The game ended after midnight Eastern time. The United Airlines charter carrying the Giants landed in Newark just before 6 a.m. A flight attendant on the team's next trip told players that their plane had parked at a gate next to where United Flight 93 had departed - the 8 a.m. flight to San Francisco that was one of four planes hijacked on Sept. 11.
Four weeks ago, the Giants' plane landed in Newark and pulled up to the gate at dawn after a Sunday night game.
"When we landed on Monday morning after the San Diego trip, a few of us looked around at each other and said, 'We haven't done this since that day,' " said Pat Hanlon, the vice president for communications.
On Sept. 11, 2001, Giants executives who had cars parked at the airport walked through the terminal, perhaps past passengers on Flight 93. Players and coaches went down the side stairs to the tarmac and boarded a bus for Giants Stadium. Players got in cars and went home. Coaches and administrators went to their stadium offices to start preparing for the next game.
Part of the Manhattan skyline is visible from the practice field next to Giants Stadium. Hearing that a plane had hit one of the World Trade Center towers, but assuming that it was an accident involving a small plane, Accorsi and the team's director of pro personnel, David Gettleman, went outside. Accorsi carried binoculars he had packed for the game in Denver and watched as a large jet inexplicably banked toward the skyline.
"It looks awfully close," Accorsi remembered saying.

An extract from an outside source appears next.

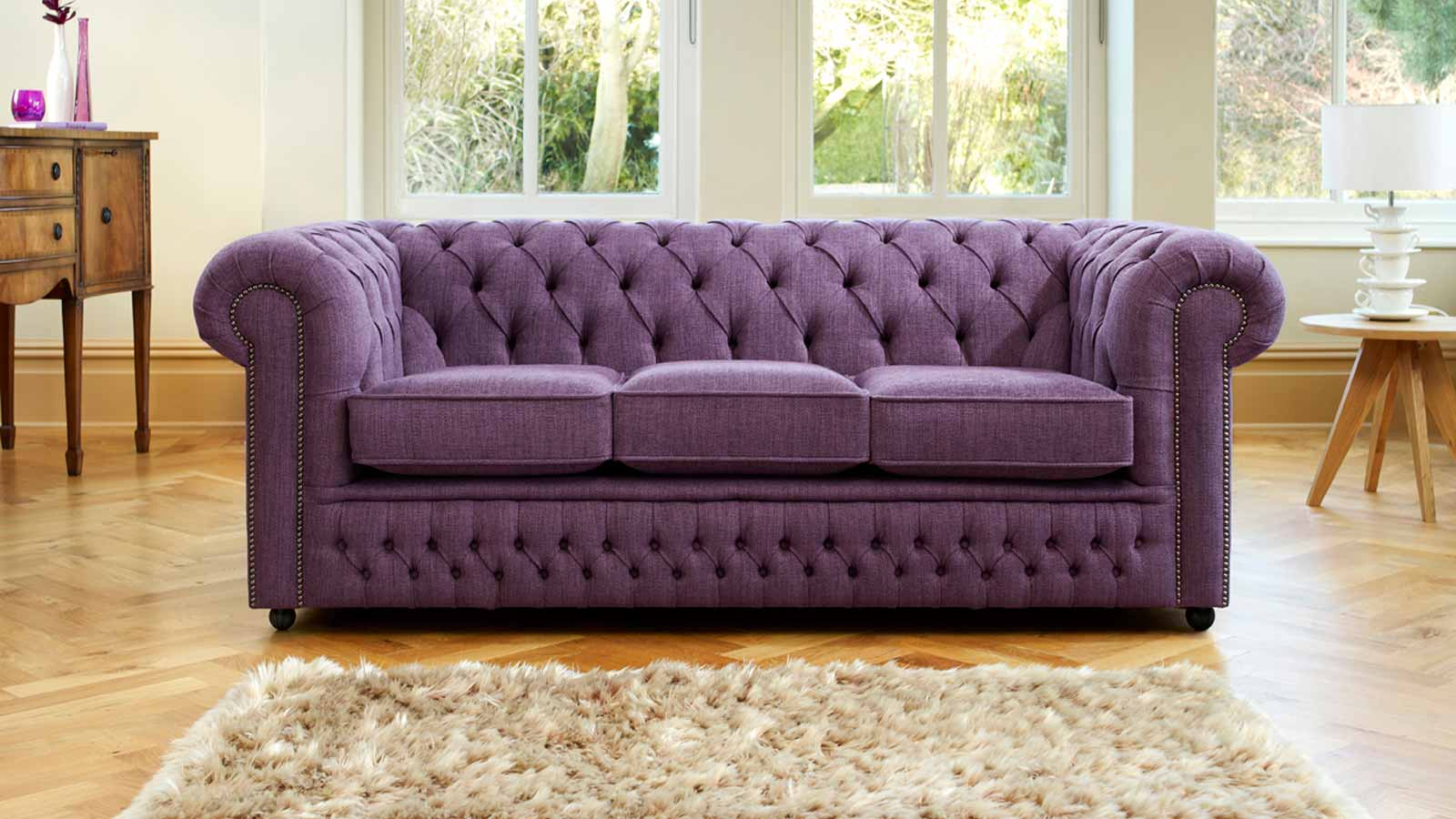 Image of: British Upholstered Sofa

But the idea of an attack was unfathomable, and from their angle, they could not see what happened next. Accorsi and Gettleman walked back into the stadium, only to learn that a jet had crashed into the south tower.

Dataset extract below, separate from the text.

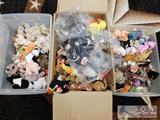 Approx 200 ty Beanie Babies, Quckers, Tank, Canyon, Fleecie, Knuckles, Puffer, Trumpet, and Many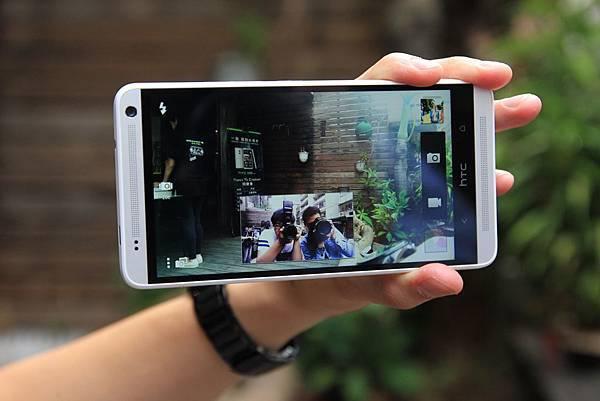 HTC06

Players learned of the attacks the way so many others did: through phone calls and television images. Toomer could see the burning towers from his apartment in West New York, N.J.
But no one was as close as offensive lineman Jason Whittle. He received a call from his best friend, Greg Drake, whose brother, Randy, was in Manhattan on business and had been struck by debris from the second plane's impact. Randy Drake, hospitalized with a head injury, was not expected to live, and he had no family in New York.
Whittle spent four hours getting to Drake's bedside, unable to talk his way into Manhattan until a police officer finally drove him across the George Washington Bridge. Whittle stayed the night, praying and talking to him, though Drake was unconscious.
Days later, Drake was taken back to Kansas City, Mo., where his family lived. He died there on the day the Giants played their next game - in Kansas City.
That is the day, Sept. 23, 2001, the crowd at Arrowhead Stadium stood and cheered for the Giants. That is the day that, in the crowded visitors' locker room after a 13-3 victory over the Chiefs, the Giants huddled for a picture, each one wearing a hat representing the New York City police or fire department or the Port Authority police department.
"I told the guys that we wear those hats with respect, like the way they wear them: straight, front, center, forward," Fassel said. "You know how a lot of young guys wear their hats backward or tilt them to one side or the other? Every guy in that picture had his straight, front, center, forward. It meant a lot to me to have a picture like that."
That is what he remembers. That is what they all remember: the day the world changed, and the night before.
"Whenever I think about that game," Whittle said, "I put it all together."